Une décharge d’ahurissement me parcourt tout le corps. Ce vieux-là a une façon d’être jeune et de lire en vous ! Je me fais tout mince dans mon fauteuil, le souffle absent, le cœur bondissant à grands coups dans ma poitrine. Des cailloux se heurtent dans ma tête.

— Monsieur Doucet, je me présente… vous avez devant vous le féroce, le terrible, l’implacable, le monstrueux Ugolin…

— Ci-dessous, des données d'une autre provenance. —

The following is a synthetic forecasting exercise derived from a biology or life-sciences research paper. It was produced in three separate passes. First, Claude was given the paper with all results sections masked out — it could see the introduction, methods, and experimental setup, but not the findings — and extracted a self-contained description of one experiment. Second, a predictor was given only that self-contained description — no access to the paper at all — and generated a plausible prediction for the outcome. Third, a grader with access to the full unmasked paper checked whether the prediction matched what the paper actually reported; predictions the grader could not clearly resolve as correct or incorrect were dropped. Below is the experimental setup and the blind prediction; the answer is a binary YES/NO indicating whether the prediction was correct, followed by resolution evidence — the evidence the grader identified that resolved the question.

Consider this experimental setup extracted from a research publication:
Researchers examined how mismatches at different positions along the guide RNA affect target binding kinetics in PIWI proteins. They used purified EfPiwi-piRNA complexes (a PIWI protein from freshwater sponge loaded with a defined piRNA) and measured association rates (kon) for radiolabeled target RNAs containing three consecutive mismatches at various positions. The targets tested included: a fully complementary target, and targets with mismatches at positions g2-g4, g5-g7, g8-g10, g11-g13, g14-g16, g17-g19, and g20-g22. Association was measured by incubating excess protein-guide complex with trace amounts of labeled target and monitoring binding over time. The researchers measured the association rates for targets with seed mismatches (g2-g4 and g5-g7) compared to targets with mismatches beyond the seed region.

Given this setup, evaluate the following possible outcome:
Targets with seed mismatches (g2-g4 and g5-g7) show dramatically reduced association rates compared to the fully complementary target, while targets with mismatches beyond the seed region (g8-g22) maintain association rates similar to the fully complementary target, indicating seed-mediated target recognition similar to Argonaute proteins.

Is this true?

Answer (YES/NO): YES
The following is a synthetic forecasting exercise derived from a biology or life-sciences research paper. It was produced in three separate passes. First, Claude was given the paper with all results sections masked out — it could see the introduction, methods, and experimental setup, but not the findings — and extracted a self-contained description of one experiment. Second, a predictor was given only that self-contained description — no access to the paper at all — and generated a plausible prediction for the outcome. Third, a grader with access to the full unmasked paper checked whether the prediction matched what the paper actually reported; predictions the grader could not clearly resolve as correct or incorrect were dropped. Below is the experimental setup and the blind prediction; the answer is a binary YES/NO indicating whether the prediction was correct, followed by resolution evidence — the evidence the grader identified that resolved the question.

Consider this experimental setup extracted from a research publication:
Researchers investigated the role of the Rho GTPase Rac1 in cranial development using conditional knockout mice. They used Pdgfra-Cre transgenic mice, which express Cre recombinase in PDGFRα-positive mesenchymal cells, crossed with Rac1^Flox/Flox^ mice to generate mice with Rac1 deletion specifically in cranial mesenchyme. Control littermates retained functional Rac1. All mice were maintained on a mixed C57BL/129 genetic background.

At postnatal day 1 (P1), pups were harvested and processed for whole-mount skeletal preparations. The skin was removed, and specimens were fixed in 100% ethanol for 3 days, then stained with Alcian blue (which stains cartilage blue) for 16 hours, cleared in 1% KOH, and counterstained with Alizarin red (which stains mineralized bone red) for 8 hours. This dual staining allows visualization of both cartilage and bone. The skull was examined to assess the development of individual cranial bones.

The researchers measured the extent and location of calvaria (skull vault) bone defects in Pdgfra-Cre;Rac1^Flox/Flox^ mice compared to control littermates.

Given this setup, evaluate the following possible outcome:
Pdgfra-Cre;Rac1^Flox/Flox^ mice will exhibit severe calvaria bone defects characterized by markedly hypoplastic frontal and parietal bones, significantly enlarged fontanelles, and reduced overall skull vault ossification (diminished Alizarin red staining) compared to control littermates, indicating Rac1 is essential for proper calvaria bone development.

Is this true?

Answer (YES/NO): YES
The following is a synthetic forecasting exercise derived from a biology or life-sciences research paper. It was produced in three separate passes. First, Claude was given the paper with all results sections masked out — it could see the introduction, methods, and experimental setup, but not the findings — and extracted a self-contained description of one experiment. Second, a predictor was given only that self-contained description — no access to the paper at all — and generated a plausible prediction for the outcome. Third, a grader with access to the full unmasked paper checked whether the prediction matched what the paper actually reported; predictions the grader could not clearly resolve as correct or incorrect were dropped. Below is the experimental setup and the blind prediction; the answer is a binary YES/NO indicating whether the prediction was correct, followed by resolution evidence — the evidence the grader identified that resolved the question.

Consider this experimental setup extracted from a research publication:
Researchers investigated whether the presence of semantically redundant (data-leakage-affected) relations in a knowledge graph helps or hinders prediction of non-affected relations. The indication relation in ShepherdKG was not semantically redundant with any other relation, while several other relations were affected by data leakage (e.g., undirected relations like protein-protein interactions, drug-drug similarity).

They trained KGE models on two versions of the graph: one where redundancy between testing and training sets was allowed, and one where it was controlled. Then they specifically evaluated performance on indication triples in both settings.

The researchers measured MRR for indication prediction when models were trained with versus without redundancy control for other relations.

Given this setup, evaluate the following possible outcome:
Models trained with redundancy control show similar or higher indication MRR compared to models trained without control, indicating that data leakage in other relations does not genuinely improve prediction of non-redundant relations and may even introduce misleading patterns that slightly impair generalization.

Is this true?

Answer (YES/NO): YES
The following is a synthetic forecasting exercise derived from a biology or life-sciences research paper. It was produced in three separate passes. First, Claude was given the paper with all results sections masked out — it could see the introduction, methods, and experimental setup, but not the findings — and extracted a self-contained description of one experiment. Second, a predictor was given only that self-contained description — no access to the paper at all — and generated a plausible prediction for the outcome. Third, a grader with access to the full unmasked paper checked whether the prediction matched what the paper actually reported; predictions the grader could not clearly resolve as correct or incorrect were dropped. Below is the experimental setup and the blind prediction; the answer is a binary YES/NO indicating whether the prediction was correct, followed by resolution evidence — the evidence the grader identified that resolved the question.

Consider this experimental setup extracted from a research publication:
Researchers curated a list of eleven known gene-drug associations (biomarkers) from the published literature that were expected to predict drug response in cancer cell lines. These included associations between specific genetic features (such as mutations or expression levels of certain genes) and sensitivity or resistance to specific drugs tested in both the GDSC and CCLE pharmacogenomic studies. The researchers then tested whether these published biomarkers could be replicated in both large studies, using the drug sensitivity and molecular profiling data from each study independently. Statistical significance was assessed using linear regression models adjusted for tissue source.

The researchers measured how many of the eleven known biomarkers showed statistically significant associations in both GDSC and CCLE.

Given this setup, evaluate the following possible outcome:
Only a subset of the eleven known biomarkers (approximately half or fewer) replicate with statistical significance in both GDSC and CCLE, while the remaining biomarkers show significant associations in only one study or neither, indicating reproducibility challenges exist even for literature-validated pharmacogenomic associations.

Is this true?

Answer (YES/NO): NO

Je ne risque pas un mouvement. Je m’attendais du reste à cette déclaration. L’autre poursuit :

— Ugolin, ça ne signifie rien. Qu’en dites-vous ? Apprenez à me connaître plus complètement. Ici, dans cette maison, ou plutôt sous cette maison, dans ces lieux où j’ai élu domicile, je suis le bon petit M. Merlin — pas l’Enchanteur — le photographe, le savant photographe qui s’absorbe en expériences sur les couleurs. Mais Merlin n’est qu’un camouflage. En réalité, et sur l’état civil, je suis le professeur Huler, une espèce d’original bafoué et conspué par toutes les académies et toutes les facultés de l’univers. Ce n’est pas tout. Je suis aussi l’oncle de votre amie Juliette.

Je n’ai pu réprimer un sursaut. Le vieillard grimace un sourire et se met à toussoter, de sa petite toux grinçante et fêlée.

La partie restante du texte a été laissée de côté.